Rabbi Sarah Bassin, associate rabbi at TEBH, said the effort enabled the participation of a wide variety of people, from seventh-graders looking for bar mitzvah projects to medical professionals. “Everybody had a way they could be involved,” she said.

“The notion of ‘We help people here and we help people overseas’ was a really powerful message for congregants.” – Pete Siegel

Zachary Rosenberg, 13, collected socks for The Big Fill as his bar mitzvah project: “1,752 pairs to be exact,” he told the Journal in an email. “It is cool that something so simple as socks can make such a big difference.”

Siegel said working with a local organization like Save the Syrian Children showed TEBH congregants that global impact could have a Jewish flavor.

“The notion of ‘We help people here and we help people overseas’ was a really powerful message for congregants,” he said.

The Kooseds founded Save the Syrian Children nearly two years ago after the bombing of Aleppo. As the parents of two young children, they were deeply disturbed by images of children trapped under rubble and being gassed by chemical attacks.

“We realized very quickly that the only thing that separates [our children] from that situation is luck,” said Benzaken Koosed.

Working with Stephen S. Wise Temple, where they are members, the Kooseds took action, finding support from Rabbis Ron Stern and Yoshi Zweiback, and holding an in-kind donation drive. Bassin heard about the Wise drive, Benzaken Koosed said, and “put it on steroids, took it to the next level, gathered 12 interfaith organizations, and this is the product of her work.”

Organizational partners were the American Jewish Committee of Los Angeles, Honeymoon Israel, IKAR, Tikkun, Temple Judea, Wilshire Boulevard Temple, Temple Israel of Hollywood, Temple Adat Elohim, Temple Beth Am, the Conejo Valley Women’s Interfaith Network, and the Conejo Valley Refugee Welcoming Team.

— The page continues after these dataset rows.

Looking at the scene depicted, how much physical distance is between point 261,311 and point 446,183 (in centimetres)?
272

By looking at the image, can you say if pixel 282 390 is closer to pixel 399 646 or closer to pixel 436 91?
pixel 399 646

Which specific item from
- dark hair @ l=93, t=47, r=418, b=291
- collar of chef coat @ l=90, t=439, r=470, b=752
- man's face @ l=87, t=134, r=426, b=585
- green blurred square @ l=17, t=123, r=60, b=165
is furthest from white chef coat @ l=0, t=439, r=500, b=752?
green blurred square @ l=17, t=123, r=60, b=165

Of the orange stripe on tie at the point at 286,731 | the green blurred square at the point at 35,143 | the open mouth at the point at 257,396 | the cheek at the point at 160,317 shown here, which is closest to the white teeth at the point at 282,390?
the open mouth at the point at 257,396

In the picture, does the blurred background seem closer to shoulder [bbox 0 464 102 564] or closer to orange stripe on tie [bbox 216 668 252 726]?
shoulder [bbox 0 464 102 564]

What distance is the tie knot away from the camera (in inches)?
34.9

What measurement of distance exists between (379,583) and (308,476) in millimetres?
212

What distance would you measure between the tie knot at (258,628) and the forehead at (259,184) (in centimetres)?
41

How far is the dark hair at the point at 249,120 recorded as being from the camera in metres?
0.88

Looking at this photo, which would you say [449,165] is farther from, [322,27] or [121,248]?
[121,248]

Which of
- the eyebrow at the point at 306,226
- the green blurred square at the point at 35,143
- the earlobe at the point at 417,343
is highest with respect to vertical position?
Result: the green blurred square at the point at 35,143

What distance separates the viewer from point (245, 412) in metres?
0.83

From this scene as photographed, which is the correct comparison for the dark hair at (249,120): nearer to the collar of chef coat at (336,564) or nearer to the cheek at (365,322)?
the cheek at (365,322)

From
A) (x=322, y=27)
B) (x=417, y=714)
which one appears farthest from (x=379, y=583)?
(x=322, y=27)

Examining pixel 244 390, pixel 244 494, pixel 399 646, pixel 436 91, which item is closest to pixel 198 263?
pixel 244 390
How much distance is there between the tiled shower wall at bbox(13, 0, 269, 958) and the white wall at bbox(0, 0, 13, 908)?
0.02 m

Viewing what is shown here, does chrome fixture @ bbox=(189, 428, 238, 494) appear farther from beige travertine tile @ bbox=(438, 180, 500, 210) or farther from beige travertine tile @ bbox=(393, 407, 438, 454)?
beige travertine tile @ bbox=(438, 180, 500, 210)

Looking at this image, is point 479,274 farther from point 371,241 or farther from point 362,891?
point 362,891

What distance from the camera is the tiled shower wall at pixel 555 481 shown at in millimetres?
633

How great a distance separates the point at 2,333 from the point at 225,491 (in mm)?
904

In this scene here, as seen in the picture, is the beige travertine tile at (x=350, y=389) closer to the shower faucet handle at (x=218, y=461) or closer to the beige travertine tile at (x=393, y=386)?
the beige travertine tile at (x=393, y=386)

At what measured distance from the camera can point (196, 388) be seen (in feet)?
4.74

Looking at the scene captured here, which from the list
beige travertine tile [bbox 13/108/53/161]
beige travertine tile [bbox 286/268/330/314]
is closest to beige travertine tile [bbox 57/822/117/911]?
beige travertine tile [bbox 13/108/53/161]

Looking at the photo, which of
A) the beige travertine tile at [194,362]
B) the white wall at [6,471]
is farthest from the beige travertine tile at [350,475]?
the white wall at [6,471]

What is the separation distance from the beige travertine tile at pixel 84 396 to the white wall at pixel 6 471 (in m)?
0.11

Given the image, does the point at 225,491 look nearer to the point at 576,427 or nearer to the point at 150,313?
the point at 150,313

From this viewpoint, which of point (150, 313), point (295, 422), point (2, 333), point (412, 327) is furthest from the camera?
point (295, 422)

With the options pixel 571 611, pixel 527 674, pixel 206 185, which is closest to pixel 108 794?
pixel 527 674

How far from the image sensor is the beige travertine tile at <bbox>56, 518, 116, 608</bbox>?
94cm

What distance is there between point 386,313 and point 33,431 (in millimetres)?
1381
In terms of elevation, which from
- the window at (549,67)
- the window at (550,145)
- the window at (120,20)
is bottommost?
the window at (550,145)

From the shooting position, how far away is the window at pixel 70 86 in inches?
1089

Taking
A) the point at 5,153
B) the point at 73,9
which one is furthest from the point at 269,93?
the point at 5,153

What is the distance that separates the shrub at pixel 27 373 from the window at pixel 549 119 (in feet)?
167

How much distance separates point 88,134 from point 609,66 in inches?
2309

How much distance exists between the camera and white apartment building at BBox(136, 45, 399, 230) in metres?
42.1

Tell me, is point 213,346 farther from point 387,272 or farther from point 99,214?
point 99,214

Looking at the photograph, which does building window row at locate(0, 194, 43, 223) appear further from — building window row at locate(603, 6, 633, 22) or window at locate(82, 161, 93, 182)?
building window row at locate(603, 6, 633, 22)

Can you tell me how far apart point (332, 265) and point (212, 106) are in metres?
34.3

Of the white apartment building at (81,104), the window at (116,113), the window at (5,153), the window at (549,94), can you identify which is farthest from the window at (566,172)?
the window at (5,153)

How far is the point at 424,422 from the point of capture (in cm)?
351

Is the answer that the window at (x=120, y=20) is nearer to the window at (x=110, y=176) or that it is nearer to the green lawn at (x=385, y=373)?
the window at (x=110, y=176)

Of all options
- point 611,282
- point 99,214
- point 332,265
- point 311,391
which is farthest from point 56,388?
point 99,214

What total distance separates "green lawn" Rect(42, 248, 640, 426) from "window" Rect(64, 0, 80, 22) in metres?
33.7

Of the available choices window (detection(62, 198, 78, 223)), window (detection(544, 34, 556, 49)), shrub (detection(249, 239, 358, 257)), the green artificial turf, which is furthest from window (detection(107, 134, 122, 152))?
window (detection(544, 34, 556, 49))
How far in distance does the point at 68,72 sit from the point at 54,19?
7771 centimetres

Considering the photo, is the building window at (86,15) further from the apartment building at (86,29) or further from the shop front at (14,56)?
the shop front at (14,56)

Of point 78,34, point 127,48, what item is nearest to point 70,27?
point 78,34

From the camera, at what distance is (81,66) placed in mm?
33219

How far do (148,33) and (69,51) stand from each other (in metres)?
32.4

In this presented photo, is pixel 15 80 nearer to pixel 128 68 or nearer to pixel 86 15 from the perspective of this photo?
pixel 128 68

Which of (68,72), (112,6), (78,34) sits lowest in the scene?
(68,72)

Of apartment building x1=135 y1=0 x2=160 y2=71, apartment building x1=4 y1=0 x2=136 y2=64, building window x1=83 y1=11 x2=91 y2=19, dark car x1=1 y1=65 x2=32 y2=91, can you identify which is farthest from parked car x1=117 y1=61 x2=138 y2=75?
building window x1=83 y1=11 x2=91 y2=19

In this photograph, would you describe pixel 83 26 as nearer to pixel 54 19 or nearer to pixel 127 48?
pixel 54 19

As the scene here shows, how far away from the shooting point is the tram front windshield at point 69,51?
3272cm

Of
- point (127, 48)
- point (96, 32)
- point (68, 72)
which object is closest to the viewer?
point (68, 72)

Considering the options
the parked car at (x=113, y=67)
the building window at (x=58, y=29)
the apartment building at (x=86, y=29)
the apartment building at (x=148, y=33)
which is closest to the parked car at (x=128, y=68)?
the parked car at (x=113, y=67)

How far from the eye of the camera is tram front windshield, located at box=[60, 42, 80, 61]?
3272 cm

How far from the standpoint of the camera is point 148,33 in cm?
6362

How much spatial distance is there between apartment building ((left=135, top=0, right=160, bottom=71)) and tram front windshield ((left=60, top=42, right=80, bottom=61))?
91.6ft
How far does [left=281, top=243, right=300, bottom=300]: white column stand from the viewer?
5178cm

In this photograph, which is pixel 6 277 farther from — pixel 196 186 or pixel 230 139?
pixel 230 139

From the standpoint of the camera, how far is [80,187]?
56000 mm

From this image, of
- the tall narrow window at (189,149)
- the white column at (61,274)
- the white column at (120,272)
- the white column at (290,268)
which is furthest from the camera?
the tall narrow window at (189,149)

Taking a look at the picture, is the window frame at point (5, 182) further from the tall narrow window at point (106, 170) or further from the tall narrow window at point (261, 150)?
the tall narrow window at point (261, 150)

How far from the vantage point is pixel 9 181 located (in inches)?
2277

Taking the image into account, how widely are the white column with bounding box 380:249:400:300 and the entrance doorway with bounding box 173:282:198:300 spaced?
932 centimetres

Supplies are delivered through Israel’s Golan Heights, cross the border to Syria with help from the Israel Defense Forces, and are inventoried to make sure that everything that was sent actually arrived, Bassin said. Supply vehicles often have a menorah or Star of David on the side, she added, “but nobody’s messing with them because they understand that these resources are coming from the Jewish community. The Jewish community has shown up in a way that a lot of other communities haven’t.”

A number of interfaith organizations and participants also helped with the project.

“But ultimately, this isn’t about politics,” Bassin said. “It’s about human dignity.”